My children like to play this game called “Drive Mommy Slowly Insane By Expressing a Vague Desire and Then Rejecting Every One of Her Efforts to Help Me Meet It.” Otherwise known as: trying to figure out what to have for lunch on a weekend.

Perhaps your family has lovely, sit down, nutritionally balanced, impeccably plated meals all the time, in which case not only will you be unable to relate to this, you may find yourself mildly horrified. This might be the moment when you want to bail on this post and go check out Pinterest or refresh your email, especially if you’ve never called out to your beloved as you rummaged through the fridge, “Hey, babe, are these hot dogs still good, you think?” I’ll understand.
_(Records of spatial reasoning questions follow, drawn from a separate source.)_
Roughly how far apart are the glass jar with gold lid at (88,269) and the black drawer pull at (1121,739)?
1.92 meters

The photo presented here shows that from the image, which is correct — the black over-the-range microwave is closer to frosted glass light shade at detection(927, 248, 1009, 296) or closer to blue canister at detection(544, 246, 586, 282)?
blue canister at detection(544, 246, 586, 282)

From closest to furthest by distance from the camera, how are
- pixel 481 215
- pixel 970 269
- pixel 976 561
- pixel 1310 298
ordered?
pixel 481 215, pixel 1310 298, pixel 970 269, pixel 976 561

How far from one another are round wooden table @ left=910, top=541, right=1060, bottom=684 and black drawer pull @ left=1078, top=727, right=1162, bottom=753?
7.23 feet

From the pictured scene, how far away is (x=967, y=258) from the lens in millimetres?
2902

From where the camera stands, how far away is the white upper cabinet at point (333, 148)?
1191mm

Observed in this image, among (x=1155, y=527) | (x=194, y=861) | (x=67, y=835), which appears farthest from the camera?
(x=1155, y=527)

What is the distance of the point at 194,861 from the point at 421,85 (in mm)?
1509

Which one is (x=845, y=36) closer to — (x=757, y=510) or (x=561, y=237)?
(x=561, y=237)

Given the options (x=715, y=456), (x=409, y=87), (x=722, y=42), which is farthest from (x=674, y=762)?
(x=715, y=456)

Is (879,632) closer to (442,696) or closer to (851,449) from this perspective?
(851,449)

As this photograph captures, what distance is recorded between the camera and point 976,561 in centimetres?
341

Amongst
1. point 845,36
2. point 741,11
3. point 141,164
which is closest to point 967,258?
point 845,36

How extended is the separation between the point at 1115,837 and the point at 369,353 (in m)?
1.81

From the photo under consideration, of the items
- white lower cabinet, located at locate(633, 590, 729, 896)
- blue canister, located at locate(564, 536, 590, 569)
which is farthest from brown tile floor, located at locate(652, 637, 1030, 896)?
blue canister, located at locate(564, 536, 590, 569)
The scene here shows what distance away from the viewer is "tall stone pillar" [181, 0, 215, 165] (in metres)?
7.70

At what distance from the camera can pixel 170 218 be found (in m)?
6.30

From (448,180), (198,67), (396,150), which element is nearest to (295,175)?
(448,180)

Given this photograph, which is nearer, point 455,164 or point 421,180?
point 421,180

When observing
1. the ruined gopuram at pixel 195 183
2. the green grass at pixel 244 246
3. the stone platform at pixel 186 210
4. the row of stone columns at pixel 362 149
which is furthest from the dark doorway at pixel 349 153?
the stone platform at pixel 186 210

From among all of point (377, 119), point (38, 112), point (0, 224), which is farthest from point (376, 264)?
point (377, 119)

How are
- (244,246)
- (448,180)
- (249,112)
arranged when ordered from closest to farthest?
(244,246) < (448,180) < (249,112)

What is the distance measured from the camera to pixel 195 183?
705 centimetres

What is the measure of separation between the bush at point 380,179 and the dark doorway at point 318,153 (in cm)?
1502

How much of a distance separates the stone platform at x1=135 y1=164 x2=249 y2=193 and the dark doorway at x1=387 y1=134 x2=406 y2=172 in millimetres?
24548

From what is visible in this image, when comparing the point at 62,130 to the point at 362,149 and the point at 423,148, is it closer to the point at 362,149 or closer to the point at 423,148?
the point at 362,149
At Chez Hoffman, the weekends are a bit of a free for all. I can frequently be heard admonishing my fretful offspring to “Pretend this is an episode of Survivor Man and that all you have to survive with is this entire houseful of food and clothing and Netflix and other necessities of life.”1 And then Bob and I hand them some filming equipment, tell them we’ll be back with the crew to pick them up at the designated meeting point in five days, and disappear. Ok, no we don’t.

Fill Your Bowl

What follows is a charming exchange in which I suggest a variety of easy to prepare meal options (read: stuff they can make for themselves) or offer to give the teenager a few bucks to go hit up a nearby drive thru. With the car we bought him. I realize this sounds harsh, but children need to learn coping skills. If you do everything for them, they’ll never make it in the real world. Plus, sometimes you’re busy cleaning the house or streaming Narcos, and you really don’t want to break stride.2 Every suggestion is met with a slight grimace and an ennui-laden “Meh. I don’t really feel like having that.”

This is when I launch into my speech about how they don’t know how good they have it. “Your father and I used to have to make English muffin pizza with this stuff called Pizza Quick that came in a jar and was supposed to miraculously turn your round bread into pizza, but it was actually just spaghetti sauce and lies. I had to use American cheese, babies. None of this grated luxury. And you know what? WE LIKED IT.” My son decides he’ll just have a yogurt. My daughter wearily contemplates having a bowl of grapes or some dry Cheerios.

In their pampered, First World-y way, they are learning to check in with themselves. To figure out what they need or want, to weigh the opportunity costs, and to determine how best to meet themselves in the middle. They are learning that not even their mother can read their minds when it comes to what will truly make them happy, and that relying on external sources for satisfaction is just frustrating (and may result in lectures about ancient snack foods from the 1980s).

Also, this: it’s okay to not know what you want. It’s okay to give yourself time to work it out. And in the meantime, cold cereal is never a bad idea.

1 Note that I said Survivor Man. We don’t truck with that Bear Grylls bullshit in this house.

2 This is not an appropriate time to tell your children, “Don’t kill my vibe.” They will only regard you with a mixture of horror and pity.